The only thing she did know was that it was not typical for American agents to tie a woman up and dump her in a tub.
Her American counterparts were notorious for being more humane. Again, she doubted that these were American spies.
She closed her eyes tight, felt the adrenaline surge through her as much as it was going to, and popped her eyes open. She rocked up and then back on her butt and repeated it three more times until she could tuck in her knees and swing her hands up and underneath her. They brushed up her thighs, and under the backs of her knees. Then she pulled them past her feet and the zip ties around her ankles, until they were out in front of her.
Pain rushed through her shoulders from the fastness of it all.
She fell back and took a couple more deep breaths.
Then she rocked again as she had before, only this time it was to get on her feet. She finally managed to stand up, reaching forward and grabbing the nozzle to the shower for balance.
She looked toward the door.

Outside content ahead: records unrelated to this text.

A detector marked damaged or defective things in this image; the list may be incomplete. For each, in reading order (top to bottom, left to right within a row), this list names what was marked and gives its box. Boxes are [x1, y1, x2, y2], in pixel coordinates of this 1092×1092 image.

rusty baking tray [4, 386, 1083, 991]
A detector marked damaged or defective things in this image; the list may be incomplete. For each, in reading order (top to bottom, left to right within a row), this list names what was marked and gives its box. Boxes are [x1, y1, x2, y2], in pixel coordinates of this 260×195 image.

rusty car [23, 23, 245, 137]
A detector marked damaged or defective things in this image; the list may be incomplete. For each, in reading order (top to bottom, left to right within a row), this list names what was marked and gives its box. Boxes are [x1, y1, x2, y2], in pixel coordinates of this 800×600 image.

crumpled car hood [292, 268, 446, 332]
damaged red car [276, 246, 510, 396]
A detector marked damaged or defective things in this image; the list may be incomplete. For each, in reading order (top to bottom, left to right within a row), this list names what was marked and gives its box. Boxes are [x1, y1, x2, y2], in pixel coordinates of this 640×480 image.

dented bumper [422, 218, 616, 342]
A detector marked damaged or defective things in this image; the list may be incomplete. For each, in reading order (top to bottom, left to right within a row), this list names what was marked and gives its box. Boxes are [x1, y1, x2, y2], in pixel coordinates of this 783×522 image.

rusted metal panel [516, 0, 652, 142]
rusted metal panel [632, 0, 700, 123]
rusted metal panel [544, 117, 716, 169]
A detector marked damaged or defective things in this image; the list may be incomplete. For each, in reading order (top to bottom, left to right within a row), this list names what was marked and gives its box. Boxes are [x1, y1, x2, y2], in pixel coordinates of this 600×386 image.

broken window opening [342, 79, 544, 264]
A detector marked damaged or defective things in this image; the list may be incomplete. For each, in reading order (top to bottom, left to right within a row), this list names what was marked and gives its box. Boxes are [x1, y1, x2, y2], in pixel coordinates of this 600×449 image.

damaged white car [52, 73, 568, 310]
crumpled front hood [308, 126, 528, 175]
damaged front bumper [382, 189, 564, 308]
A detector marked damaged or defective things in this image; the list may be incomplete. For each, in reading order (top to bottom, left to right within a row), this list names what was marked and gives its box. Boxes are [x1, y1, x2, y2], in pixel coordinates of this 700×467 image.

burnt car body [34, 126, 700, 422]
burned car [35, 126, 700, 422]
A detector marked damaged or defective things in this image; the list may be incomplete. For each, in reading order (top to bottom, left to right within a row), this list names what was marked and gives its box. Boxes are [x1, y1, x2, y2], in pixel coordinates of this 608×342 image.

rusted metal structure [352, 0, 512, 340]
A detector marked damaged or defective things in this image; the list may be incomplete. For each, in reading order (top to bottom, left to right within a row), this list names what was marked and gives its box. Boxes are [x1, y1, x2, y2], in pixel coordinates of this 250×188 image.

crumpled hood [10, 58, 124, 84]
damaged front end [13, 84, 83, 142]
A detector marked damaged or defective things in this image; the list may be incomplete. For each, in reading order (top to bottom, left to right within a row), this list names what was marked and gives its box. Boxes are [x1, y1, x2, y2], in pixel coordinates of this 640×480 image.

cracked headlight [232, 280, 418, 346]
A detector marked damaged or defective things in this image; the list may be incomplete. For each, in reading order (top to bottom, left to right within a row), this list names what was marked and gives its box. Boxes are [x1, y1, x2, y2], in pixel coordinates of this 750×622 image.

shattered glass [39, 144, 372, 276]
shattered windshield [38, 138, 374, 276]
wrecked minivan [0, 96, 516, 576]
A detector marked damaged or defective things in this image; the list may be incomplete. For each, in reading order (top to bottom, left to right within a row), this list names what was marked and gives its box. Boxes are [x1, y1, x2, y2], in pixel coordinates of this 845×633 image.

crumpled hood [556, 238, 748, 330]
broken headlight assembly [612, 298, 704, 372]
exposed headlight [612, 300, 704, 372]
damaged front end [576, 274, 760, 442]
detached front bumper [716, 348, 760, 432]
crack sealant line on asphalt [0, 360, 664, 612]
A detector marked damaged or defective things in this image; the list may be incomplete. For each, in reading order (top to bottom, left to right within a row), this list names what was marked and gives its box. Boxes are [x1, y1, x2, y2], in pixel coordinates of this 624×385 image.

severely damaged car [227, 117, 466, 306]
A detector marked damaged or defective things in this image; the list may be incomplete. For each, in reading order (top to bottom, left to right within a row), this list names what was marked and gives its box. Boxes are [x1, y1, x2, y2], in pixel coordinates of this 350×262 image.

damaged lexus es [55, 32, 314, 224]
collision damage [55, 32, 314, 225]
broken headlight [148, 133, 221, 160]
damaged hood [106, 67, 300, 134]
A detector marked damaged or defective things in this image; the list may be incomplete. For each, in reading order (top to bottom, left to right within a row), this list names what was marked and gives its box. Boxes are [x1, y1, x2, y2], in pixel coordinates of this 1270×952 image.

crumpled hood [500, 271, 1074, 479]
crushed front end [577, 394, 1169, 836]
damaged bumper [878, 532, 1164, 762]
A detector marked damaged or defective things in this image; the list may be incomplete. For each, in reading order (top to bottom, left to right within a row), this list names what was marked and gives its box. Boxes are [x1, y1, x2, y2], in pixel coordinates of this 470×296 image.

She heard voices on the other side, distant, but in the hotel suite somewhere.
No one came, but she knew that soon the one would come check on her with the needle in hand.
She waited another couple of long moments because she wanted to let her balance return for the next part.
After she felt confident that she could stand without falling over, she reached her bound wrists straight up in the air, above her head, stretching them all the way out. Next, like a wild stallion’s kick, she jerked them down as fast and as hard as she could.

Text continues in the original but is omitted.